The Social Security Administration issued the first two rounds of increased COLA checks this year. The beneficiaries received a 5.9% COLA hike in 2022. Inflation has reached a record high in the last few years, the retirees have had to suffer a lot due to the price rise. Inflation is the highest in the past four decades; its present rate is 7.5%; experts predict a further increase in the rates as the year wears on. GOBankingRates reports that retirees will receive Social Security checks based on their birthdate; individuals will receive checks from the second Wednesday.
SSA issues check based on birthdays
Retirees with birthdays from 1st-10th will receive checks on March 9; those from 11th to 20th of a month will receive checks on the third Wednesday, March 16. Beneficiaries born between the 21st and 31st will receive checks on Wednesday, March 23. The retirees need to check with government authorities to monitor their checks and other valuable information regarding the monthly benefits. The COLA hike is not efficient against the inflation rise; the monthly surge is insufficient for covering all the monthly expenses. Retirees with limited income sources cannot save much despite the COLA increase.
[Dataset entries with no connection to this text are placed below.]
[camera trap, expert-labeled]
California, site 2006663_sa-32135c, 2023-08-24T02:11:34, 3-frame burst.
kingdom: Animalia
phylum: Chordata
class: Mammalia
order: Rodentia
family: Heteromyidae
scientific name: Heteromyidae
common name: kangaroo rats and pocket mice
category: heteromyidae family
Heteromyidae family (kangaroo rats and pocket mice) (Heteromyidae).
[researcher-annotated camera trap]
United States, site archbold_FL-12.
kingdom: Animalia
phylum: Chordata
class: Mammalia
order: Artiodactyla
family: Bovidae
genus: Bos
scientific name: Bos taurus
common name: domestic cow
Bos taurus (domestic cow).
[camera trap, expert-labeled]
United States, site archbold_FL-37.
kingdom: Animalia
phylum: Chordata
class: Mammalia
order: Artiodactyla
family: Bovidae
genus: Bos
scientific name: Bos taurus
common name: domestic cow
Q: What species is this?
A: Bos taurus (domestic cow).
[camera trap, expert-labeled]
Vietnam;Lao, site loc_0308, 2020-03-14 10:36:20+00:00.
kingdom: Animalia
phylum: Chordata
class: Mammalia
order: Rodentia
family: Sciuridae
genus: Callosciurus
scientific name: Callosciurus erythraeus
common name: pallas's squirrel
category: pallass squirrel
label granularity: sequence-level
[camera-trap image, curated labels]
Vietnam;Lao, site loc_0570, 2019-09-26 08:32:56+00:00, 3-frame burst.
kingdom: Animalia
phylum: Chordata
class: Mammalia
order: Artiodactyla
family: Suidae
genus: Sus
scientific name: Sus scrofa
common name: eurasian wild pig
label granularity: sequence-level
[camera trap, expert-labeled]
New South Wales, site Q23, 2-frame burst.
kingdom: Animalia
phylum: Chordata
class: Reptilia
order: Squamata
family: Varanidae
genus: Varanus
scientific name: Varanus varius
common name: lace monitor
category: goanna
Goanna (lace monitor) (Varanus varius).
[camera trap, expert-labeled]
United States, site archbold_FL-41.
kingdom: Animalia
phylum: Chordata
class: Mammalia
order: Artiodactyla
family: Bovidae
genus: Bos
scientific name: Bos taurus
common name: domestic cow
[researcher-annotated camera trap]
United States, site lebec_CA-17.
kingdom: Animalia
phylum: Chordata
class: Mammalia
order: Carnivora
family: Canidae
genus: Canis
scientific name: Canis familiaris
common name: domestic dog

Retirees need an additional income source
The Social Security amount is not enough to lead a decent life; the retirees need to look for alternative investment options to enjoy their lives. The working individuals need to invest a section of their monthly salary. Several retirees invest in the stock market and the 401(k) plan; the stocks are a high-risk investment choice. However, the stock market provides significant returns in a limited period; retirees can also choose a continuous and low-risk investment scheme. The reopening of the Social Security offices will benefit the individuals with limited internet access; the government officials will provide valuable assistance to the old-age beneficiaries.
The retirees should conduct a detailed analysis before applying for the Social Security benefits, delaying ensuring higher monthly benefits. Beneficiaries can also seek expert advice for various investments during their professional years; they should calculate the expected savings, reduce additional expenses, and save more.